Rewrite the records below, changing every "brown twig" to "dry branch" and keeping all other text unchanged. Leave the pictures out of your answer.

Dataset rows:
------------------------
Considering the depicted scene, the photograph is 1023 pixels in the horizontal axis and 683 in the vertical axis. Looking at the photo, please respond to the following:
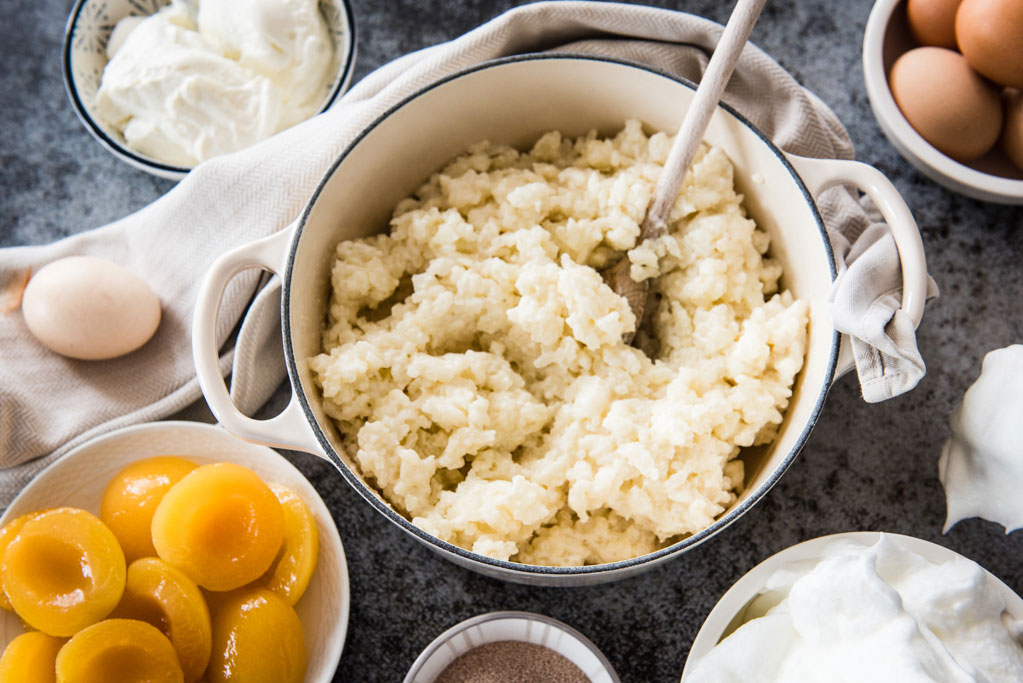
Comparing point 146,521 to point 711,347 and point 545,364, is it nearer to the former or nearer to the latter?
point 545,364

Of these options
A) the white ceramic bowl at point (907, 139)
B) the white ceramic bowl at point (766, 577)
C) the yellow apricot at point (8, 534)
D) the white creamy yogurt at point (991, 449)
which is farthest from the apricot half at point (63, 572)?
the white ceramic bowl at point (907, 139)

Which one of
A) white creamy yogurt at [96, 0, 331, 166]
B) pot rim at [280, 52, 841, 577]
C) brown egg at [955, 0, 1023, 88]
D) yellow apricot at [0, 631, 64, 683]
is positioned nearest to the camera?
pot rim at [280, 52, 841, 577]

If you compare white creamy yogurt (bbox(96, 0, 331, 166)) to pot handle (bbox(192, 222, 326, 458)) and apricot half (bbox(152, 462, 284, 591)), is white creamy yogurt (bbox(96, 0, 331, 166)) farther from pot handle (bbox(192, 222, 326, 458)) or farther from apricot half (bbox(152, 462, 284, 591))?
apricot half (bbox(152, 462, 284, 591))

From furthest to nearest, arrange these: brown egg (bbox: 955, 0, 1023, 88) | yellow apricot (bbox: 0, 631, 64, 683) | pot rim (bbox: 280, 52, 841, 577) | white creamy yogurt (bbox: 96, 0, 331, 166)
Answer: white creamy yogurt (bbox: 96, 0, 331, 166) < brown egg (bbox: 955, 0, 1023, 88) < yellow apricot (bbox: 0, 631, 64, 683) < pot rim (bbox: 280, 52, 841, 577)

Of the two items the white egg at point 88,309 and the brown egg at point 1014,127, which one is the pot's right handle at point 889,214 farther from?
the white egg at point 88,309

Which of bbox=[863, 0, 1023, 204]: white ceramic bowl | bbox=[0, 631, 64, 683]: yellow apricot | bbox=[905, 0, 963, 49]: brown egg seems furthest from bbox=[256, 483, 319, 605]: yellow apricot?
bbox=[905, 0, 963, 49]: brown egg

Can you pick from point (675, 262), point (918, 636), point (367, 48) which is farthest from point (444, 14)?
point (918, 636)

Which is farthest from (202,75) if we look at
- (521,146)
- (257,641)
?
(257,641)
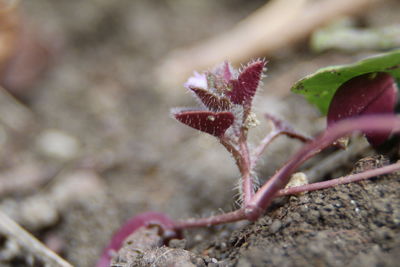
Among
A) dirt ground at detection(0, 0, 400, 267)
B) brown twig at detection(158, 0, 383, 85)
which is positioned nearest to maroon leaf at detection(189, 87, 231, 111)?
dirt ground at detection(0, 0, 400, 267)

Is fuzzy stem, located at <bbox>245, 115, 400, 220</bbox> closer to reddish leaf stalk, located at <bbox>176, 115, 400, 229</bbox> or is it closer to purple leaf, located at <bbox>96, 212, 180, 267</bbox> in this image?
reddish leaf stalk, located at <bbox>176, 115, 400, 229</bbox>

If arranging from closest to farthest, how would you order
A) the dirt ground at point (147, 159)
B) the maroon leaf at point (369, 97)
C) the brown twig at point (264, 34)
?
------------------------
▶ [The response]
Considering the depicted scene, the photograph is 1023 pixels in the horizontal axis and 683 in the vertical axis. Looking at the photo, please respond to the following:
Comparing point 146,521 to point 711,347 and point 545,364, is it nearer to the former or nearer to the latter?
point 545,364

Of these options
A) the white ceramic bowl at point (907, 139)
B) the white ceramic bowl at point (766, 577)
C) the yellow apricot at point (8, 534)
D) the white creamy yogurt at point (991, 449)
which is farthest from the apricot half at point (63, 572)?
the white ceramic bowl at point (907, 139)

Which one of
A) white creamy yogurt at [96, 0, 331, 166]
B) pot rim at [280, 52, 841, 577]
C) brown egg at [955, 0, 1023, 88]
D) yellow apricot at [0, 631, 64, 683]
is positioned nearest to the camera?
pot rim at [280, 52, 841, 577]

If you compare white creamy yogurt (bbox(96, 0, 331, 166)) to pot handle (bbox(192, 222, 326, 458)) and apricot half (bbox(152, 462, 284, 591)), is white creamy yogurt (bbox(96, 0, 331, 166)) farther from pot handle (bbox(192, 222, 326, 458)) or farther from apricot half (bbox(152, 462, 284, 591))?
apricot half (bbox(152, 462, 284, 591))

From furthest to nearest, arrange these: brown egg (bbox: 955, 0, 1023, 88) | yellow apricot (bbox: 0, 631, 64, 683) | pot rim (bbox: 280, 52, 841, 577) | white creamy yogurt (bbox: 96, 0, 331, 166)
Answer: white creamy yogurt (bbox: 96, 0, 331, 166) < brown egg (bbox: 955, 0, 1023, 88) < yellow apricot (bbox: 0, 631, 64, 683) < pot rim (bbox: 280, 52, 841, 577)

Of the two items the white egg at point 88,309 and the brown egg at point 1014,127, which one is the pot's right handle at point 889,214 farther from?
the white egg at point 88,309

Which of bbox=[863, 0, 1023, 204]: white ceramic bowl | bbox=[0, 631, 64, 683]: yellow apricot | bbox=[905, 0, 963, 49]: brown egg seems furthest from bbox=[256, 483, 319, 605]: yellow apricot?
bbox=[905, 0, 963, 49]: brown egg

Can you pick from point (675, 262), point (918, 636), point (367, 48) which is farthest from point (444, 14)?
point (918, 636)

Which is farthest from (202,75) if we look at
- (521,146)
- (257,641)
?
(257,641)
Among
A) dirt ground at detection(0, 0, 400, 267)
B) dry branch at detection(158, 0, 383, 85)
which is positioned nearest to maroon leaf at detection(189, 87, 231, 111)?
dirt ground at detection(0, 0, 400, 267)

Is fuzzy stem, located at <bbox>245, 115, 400, 220</bbox> closer to reddish leaf stalk, located at <bbox>176, 115, 400, 229</bbox> or is it closer to purple leaf, located at <bbox>96, 212, 180, 267</bbox> in this image?
reddish leaf stalk, located at <bbox>176, 115, 400, 229</bbox>

If arranging from closest to farthest, how would you order
A) the dirt ground at point (147, 159)
B) the maroon leaf at point (369, 97)
C) the dry branch at point (264, 34)
?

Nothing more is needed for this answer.